Na bagagem, o MC de Odivelas traz “A Árvore Kriminal”, o seu novo álbum.

Os bilhetes para o concerto custam €8 e estão em venda antecipada nas lojas Montana Shop & Gallery, Flur, Matéria Prima e Louie Louie.

O espetáculo tem início às 22h00.

Sobre Halloween

De certa maneira, o rap são os pés descalços do hip-hop – ou seja, uma parte importantíssima para o equilíbrio dessa cultura maior que abrange diferentes artes de rua. Durante a primeira metade da década de 90, muito antes do hip-hop ficar deslumbrado com os seus ganhos, o rap viveu anos de uma fertilidade feroz e anormal. A riqueza desse período é tal, que, mesmo descontando os manifestos sagrados de Dr. Dre, Notorious B.I.G. ou Wu-Tang Clan, sobra ainda uma segunda linha de álbuns altamente respeitáveis de coletivos como Souls of Mischief, Pharcyde ou Lords of the Underground, entre tantos outros. A luta, que elevou essa geração de mensageiros, terá sido a mesma que obrigou o rap a ser engenhoso para disputar o tempo de antena com a música pop e o rock de Seattle (igualmente fulguroso nessa altura). E tudo isto ocorre num período em que o hip-hop era ainda uma escalada e não a festa de novos ricos em que se transformou hoje.

Allen Halloween entende que o rap genuíno só pode existir num espírito inconformado e é também isso que faz dele um dos mais excecionais alunos da melhor escola de 89-94. Quando, numa entrevista recente, alguém lhe pedia que caracterizasse o seu estilo, Halloween não hesitou em dar a resposta mais simples: “é rap”. Ponto. E essa atitude “sem merdas” revela o essencial sobre um MC que, à custa de muito trabalho e algum génio, conseguiu encontrar vantagens nos limitadíssimos meios técnicos de que dispunha para gravar o seu disco de estreia, “Projecto Mary Witch”. Repare-se, por exemplo, em como nem o facto de algumas programações terem sido feitas numa Playstation (imagine-se) impediu o álbum de garantir um entusiasmado culto e o estatuto de clássico improvável do hip-hop nacional. A verdade é que, mesmo depois de alguns anos passados sobre o seu lançamento, continua a ser difícil explicar o milagre de “Mary Witch” e a sua fórmula única. Muito mais fácil será encontrar os maiores elogios para a sua inventividade lírica, que, num flow imparável, tão depressa refere nomes de jogadores da bola como descreve os hábitos dos “agarrados” e das “miúdas tesudas” dos bairros mais infames de Odivelas (a morada de Halloween e da sua crew Youth Kriminals).

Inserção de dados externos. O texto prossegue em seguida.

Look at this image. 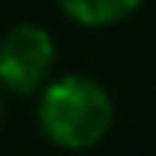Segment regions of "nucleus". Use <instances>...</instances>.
<instances>
[{
	"instance_id": "2",
	"label": "nucleus",
	"mask_w": 156,
	"mask_h": 156,
	"mask_svg": "<svg viewBox=\"0 0 156 156\" xmlns=\"http://www.w3.org/2000/svg\"><path fill=\"white\" fill-rule=\"evenodd\" d=\"M58 48L48 29L19 23L0 38V89L13 96H41L54 80Z\"/></svg>"
},
{
	"instance_id": "4",
	"label": "nucleus",
	"mask_w": 156,
	"mask_h": 156,
	"mask_svg": "<svg viewBox=\"0 0 156 156\" xmlns=\"http://www.w3.org/2000/svg\"><path fill=\"white\" fill-rule=\"evenodd\" d=\"M0 118H3V89H0Z\"/></svg>"
},
{
	"instance_id": "1",
	"label": "nucleus",
	"mask_w": 156,
	"mask_h": 156,
	"mask_svg": "<svg viewBox=\"0 0 156 156\" xmlns=\"http://www.w3.org/2000/svg\"><path fill=\"white\" fill-rule=\"evenodd\" d=\"M38 127L61 150H89L102 144L115 121L108 89L83 73L54 76L38 96Z\"/></svg>"
},
{
	"instance_id": "3",
	"label": "nucleus",
	"mask_w": 156,
	"mask_h": 156,
	"mask_svg": "<svg viewBox=\"0 0 156 156\" xmlns=\"http://www.w3.org/2000/svg\"><path fill=\"white\" fill-rule=\"evenodd\" d=\"M144 0H58L61 13L83 29H105L127 19Z\"/></svg>"
}]
</instances>
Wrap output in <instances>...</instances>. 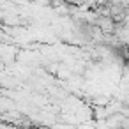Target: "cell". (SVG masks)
<instances>
[]
</instances>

Por entre as noites mal dormidas e as muitas “mocas” de “Mary Witch”, Halloween é o herói trágico, o MC encurralado, a “bruxa” que aniquila rivais com dois versos (venceu todos os beefs até aqui e não se baixou ao nível de outros tantos), um brilhante contador de histórias e o esquizofrénico capaz de assumir os diferentes papéis (e as vozes) das suas óperas de rua. Para confirmar as duas últimas qualidades, escute-se, por exemplo, “Um dia de um dread de 16 anos”, um épico urbano de 10 minutos, tão denunciador, pertinente e elaborado como o “FMI”, de José Mário Branco.